About Fifty-one persons in South Korea have reportedly tested positive again for COVID-19 after they had recovered and been discharged from quarantine.
The patients, from the city of Daegu, were said to have been placed in quarantine after being diagnosed with the virus. Days after being released from quarantine they then tested positive.
Xinhua, China’s official state-run press agency, quoted Korea’s Centers for Disease Control and Prevention (KCDC) on Monday, as saying that the virus was likely “reactivated”, rather than patients becoming re-infected.
As a result of this, the KCDC has concluded plans to send a team of investigators to Daegu, the country’s worst hit region, to conduct an epidemiological investigation into the cases.
The development also goes in contradiction with current studies on how the virus works with Paul Hunter, an infectious diseases professor at the University of East Anglia, dismissing the claim.
Hunter told Daily Mail that the explanation lacks any evidence and attributed a second positive result to a previous wrong result that happens in one out of five tests due to unreliability of swab samples.
“I agree that these will not be reinfections but I do not think these will be reactivations. Personally, I think the most likely explanation is that the clearance samples were false negative. It does appear that swabs for the virus are not 100 per cent reliable,” he said.
In his part, Mark Harris, a virology professor at University of Leeds, said that more reinfection calls for concern but ultimately agreed that a reactivation is unlikely due to presence of immunity already built up by the body system towards the virus.
“The reports that patients who tested negative subsequently tested positive again is clearly of concern. It is unlikely that they would have been re-infected having cleared the virus, as they would most likely have mounted an immune response to the virus that would prevent such reinfection,” he said.
“The other possibility therefore is that they did not in fact clear the infection but remained persistently infected.”
Japan had recorded first known case of a person being re-diagnosed with COVID-19 in February.
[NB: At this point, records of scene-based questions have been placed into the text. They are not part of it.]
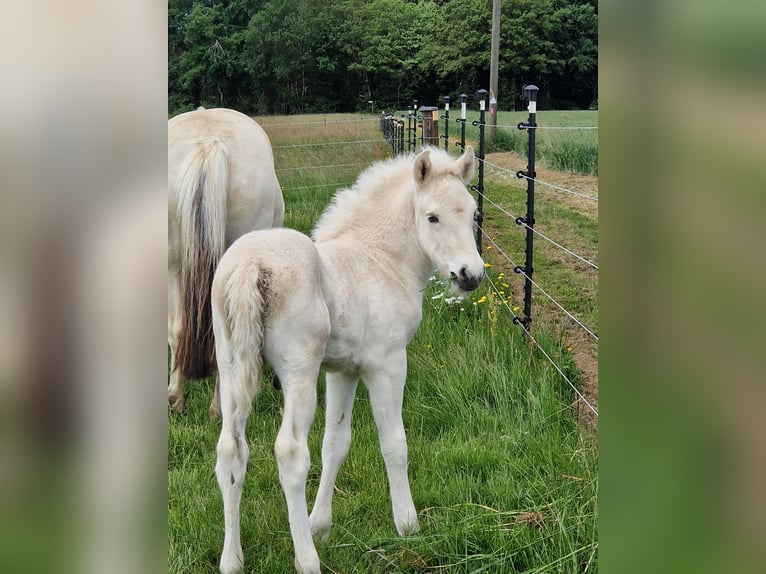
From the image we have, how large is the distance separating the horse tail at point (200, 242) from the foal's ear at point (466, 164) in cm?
134

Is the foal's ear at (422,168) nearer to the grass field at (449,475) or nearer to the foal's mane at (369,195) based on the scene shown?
the foal's mane at (369,195)

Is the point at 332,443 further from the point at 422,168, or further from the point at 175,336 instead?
the point at 175,336

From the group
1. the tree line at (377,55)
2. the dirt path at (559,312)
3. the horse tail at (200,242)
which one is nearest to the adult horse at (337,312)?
the horse tail at (200,242)

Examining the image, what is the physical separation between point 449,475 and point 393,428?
0.41 m

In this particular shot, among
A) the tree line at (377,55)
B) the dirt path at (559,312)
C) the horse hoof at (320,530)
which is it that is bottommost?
the horse hoof at (320,530)

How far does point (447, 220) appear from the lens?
2.39 meters

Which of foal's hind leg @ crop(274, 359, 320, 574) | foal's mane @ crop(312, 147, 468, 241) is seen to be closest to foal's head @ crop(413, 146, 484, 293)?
foal's mane @ crop(312, 147, 468, 241)

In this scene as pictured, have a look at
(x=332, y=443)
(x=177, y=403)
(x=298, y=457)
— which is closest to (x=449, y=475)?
(x=332, y=443)

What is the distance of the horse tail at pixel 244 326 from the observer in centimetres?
192

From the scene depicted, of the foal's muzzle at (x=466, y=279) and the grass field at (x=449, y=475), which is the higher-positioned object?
the foal's muzzle at (x=466, y=279)

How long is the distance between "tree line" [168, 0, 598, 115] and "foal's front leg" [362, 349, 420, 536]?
21.2 ft
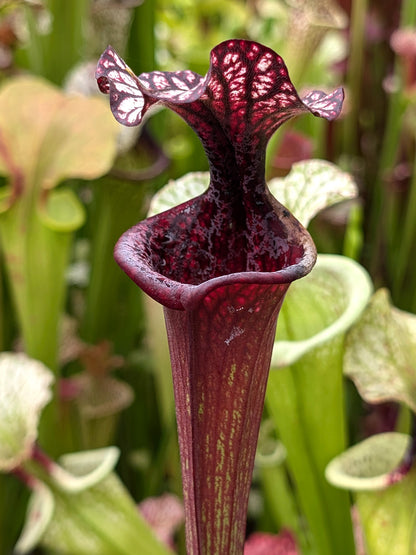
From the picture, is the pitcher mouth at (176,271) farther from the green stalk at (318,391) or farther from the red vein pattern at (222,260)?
the green stalk at (318,391)

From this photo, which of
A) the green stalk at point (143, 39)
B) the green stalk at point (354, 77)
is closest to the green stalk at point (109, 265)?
the green stalk at point (143, 39)

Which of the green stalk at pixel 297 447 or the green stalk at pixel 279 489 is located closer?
the green stalk at pixel 297 447

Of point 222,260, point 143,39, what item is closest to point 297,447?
point 222,260

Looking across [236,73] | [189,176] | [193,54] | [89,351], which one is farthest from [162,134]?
[236,73]

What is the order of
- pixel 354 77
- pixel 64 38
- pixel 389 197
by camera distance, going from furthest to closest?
pixel 354 77 < pixel 389 197 < pixel 64 38

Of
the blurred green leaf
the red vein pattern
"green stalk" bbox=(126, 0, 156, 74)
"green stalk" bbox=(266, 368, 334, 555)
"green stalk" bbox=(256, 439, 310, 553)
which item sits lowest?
"green stalk" bbox=(256, 439, 310, 553)

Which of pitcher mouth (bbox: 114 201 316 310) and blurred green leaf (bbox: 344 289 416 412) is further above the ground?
pitcher mouth (bbox: 114 201 316 310)

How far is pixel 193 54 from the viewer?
736 millimetres

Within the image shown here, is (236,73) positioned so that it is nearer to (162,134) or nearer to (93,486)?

The patient was said to have tested positive on February 26 after a negative result on February 6.
Masaya Yamato, director of Rinku General Medical Center’s infectious diseases center in Japan had rejected the possibility of reinfection in individuals who recovered fully after showing symptoms.
He claimed that individuals who went through full course of the disease would have fully developed antibodies.
“A recovery [of asymptomatic positive patients] doesn’t mean the virus is gone— it is dormant. A patient who contracts the virus needs about 14 days, or longer in some patients like the elderly, to produce the antibodies,” Yamato said.